El Papa bautiza a 27 niños en la Capilla Sixtina: «Dadles de mamar con tranquilidad, es lo que Dios quiere»

Aconseja a los padres «que vean vuestro amor; nunca discutáis delante de ellos»

Corresponsal en El VaticanoActualizado:

En un clima de alegría familiar animado por breves llantos infantiles, el Papa Francisco ha bautizado el domingo en la Capilla Sixtina a veintisiete bebés de empleados del Vaticano. Se trata de 15 niñas y 12 niños, incluido el pequeño Lucas, hijo de la periodista española de «L’Osservatore Romano» Rocío Lancho, y su marido Gjergj Ndoci.

Como siempre, el Papa ha tranquilizado a las madres diciéndoles que «si los niños lloran por hambre, dadles de mamar con tranquilidad; es lo que Dios quiere. Además, como tienen vocación polifónica, si uno empieza a llorar los otros añaden el contrapunto, y al final… ¡es un coro de llantos!».

En una homilía espontánea y sin papeles, el Santo Padre ha dicho a los padres que «habéis pedido para ellos la fe, y vuestra tarea es transmitírsela con el ejemplo de vuestra vida de fe: que vean el amor de los cónyuges, que vean la paz de la casa».

Con mucha confianza, Francisco ha añadido: «perdonadme, pero me permito un consejo. No discutáis nunca delante de los niños. Que los esposos discutan es normal. Lo contrario sería extraño. Pero que ellos no os oigan ni os vean. ¡No sabéis cuánto angustia a un niño ver discutir a sus padres!».

El bautizo de hijos de empleados del Vaticano es la ceremonia más simpática y emotiva del año, con abundancia de risas y de lágrimas de emoción. Como muchos padres se conocen entre ellos y los hermanitos más mayores se sienten en casa, momentos como el intercambio del signo de paz se convierten en un jolgorio.

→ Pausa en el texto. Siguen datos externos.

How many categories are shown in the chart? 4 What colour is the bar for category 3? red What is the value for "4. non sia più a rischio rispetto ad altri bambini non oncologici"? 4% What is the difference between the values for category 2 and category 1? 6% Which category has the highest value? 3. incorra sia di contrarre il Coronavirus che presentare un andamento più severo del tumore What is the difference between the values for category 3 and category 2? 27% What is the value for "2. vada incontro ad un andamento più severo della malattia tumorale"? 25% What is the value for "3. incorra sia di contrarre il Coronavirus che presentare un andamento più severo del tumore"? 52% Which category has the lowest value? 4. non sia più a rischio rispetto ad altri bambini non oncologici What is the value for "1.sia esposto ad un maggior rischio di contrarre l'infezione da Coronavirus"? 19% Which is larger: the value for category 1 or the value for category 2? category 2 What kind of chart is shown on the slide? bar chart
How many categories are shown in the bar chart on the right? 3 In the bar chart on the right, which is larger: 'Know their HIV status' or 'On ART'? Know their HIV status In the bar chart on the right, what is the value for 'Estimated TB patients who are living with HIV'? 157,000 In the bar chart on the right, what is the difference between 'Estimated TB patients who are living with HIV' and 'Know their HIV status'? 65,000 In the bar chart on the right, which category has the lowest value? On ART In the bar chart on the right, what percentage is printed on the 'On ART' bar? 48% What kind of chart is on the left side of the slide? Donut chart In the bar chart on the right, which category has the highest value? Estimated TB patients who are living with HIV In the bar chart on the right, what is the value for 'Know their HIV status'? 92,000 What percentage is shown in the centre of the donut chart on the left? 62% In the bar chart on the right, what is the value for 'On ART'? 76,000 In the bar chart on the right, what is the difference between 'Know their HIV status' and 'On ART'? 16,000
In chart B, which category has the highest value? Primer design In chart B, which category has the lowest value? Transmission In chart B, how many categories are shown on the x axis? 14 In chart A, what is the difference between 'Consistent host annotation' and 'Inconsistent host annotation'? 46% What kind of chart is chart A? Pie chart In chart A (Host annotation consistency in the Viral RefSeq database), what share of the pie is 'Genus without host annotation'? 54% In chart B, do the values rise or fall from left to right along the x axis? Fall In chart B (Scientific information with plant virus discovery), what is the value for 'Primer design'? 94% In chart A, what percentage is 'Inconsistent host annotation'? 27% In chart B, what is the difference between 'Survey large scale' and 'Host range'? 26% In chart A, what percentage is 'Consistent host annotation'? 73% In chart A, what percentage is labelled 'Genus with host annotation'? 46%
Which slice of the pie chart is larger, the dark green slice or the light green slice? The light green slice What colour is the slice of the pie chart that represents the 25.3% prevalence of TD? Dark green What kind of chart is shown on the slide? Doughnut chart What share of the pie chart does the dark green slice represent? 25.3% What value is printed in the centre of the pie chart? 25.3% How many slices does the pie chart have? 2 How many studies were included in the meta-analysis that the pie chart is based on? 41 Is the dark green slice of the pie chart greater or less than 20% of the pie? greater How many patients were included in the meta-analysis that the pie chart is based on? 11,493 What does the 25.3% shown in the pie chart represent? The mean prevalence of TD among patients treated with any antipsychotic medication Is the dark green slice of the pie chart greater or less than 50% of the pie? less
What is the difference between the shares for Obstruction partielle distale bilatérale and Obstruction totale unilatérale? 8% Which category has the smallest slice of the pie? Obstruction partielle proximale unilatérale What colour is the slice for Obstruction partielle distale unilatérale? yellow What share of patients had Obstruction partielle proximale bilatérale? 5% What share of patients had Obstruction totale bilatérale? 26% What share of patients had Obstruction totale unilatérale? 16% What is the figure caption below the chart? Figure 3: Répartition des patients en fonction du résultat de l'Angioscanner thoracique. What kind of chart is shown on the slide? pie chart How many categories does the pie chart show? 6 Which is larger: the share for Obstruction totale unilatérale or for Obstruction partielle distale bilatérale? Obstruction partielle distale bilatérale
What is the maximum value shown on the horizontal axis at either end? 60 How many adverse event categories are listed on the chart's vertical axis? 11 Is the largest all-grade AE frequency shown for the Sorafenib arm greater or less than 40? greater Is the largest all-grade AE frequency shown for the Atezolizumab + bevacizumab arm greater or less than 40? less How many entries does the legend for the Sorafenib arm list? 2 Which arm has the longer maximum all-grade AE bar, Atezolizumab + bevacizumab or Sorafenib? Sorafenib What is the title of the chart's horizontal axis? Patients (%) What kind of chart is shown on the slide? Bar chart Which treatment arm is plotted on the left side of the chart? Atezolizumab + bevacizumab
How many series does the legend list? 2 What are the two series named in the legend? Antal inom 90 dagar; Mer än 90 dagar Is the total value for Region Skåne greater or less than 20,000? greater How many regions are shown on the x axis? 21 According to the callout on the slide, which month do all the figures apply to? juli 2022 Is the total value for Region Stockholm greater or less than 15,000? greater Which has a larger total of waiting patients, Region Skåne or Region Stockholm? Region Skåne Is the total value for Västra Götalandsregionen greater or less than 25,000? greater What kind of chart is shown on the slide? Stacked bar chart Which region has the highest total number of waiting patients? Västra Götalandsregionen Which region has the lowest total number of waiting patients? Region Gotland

Poco después, durante el rezo del Ángelus con los peregrinos reunidos en la plaza de San Pedro, el Papa ha comentado de nuevo la fiesta del Bautismo de Jesús, que pone punto final a las celebraciones navideñas y da paso al tiempo litúrgico ordinario. Antes de su clásica despedida italiana —«¡Buen almuerzo y hasta pronto!»—, Francisco ha saludado a los alumnos de Los Santos de Maimona y de Talavera la Real.